• Required action
Set down the full listing below word for word; pictures stay out of the copy.

• Recorded data
···

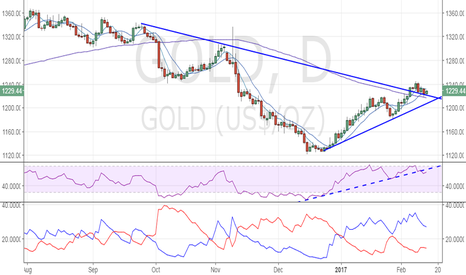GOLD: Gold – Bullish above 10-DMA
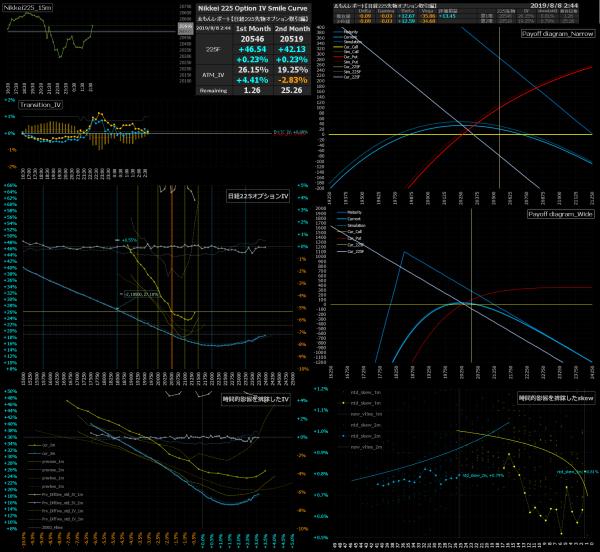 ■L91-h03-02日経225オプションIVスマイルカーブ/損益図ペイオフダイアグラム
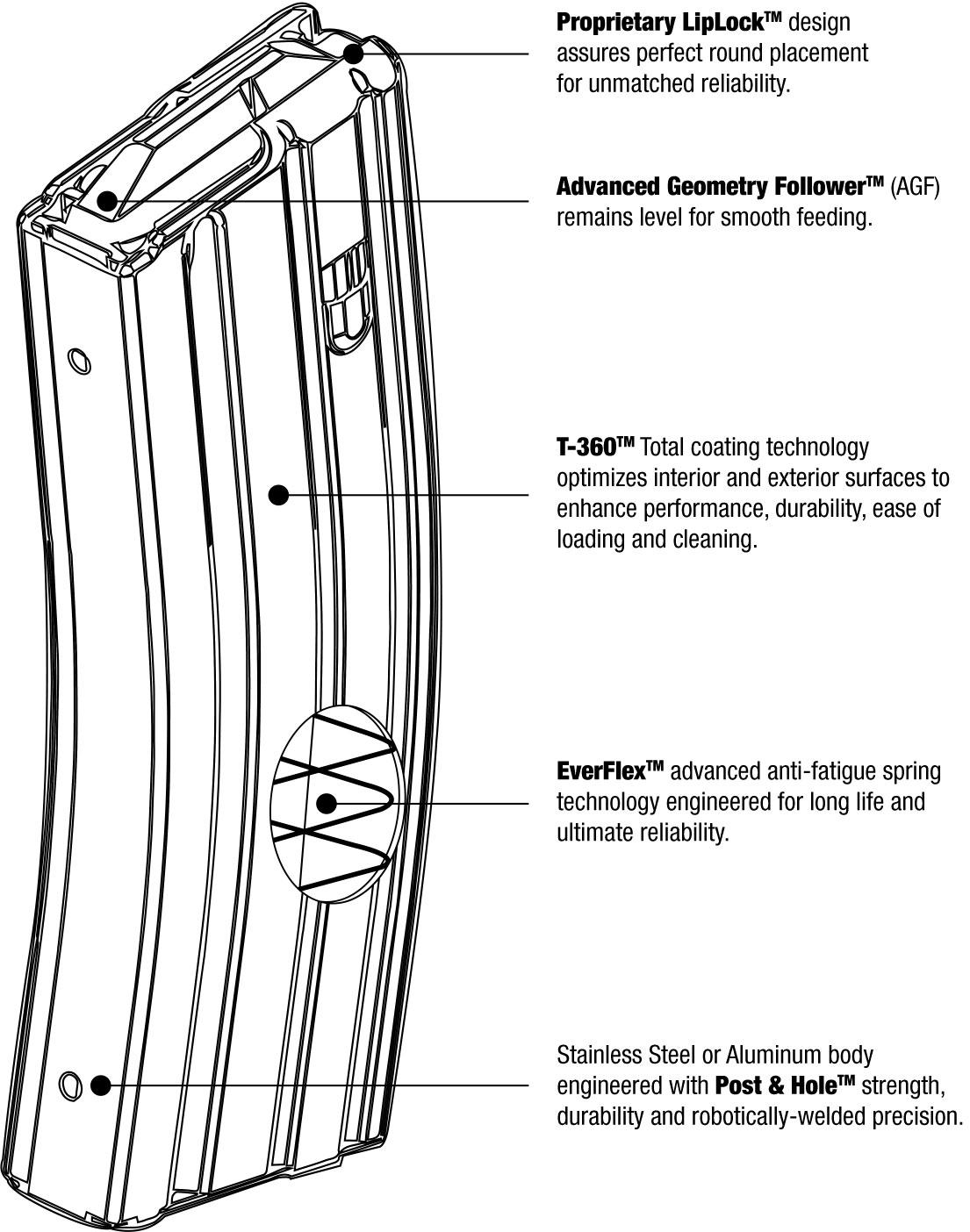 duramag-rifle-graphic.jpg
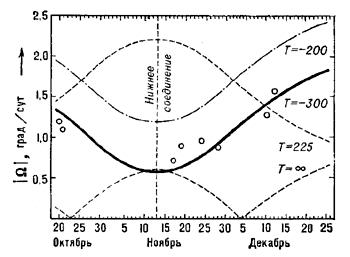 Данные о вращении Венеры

···

• Your response
GOLD: Gold – Bullish above 10-DMA
 ■L91-h03-02日経225オプションIVスマイルカーブ/損益図ペイオフダイアグラム
 duramag-rifle-graphic.jpg
 Данные о вращении Венеры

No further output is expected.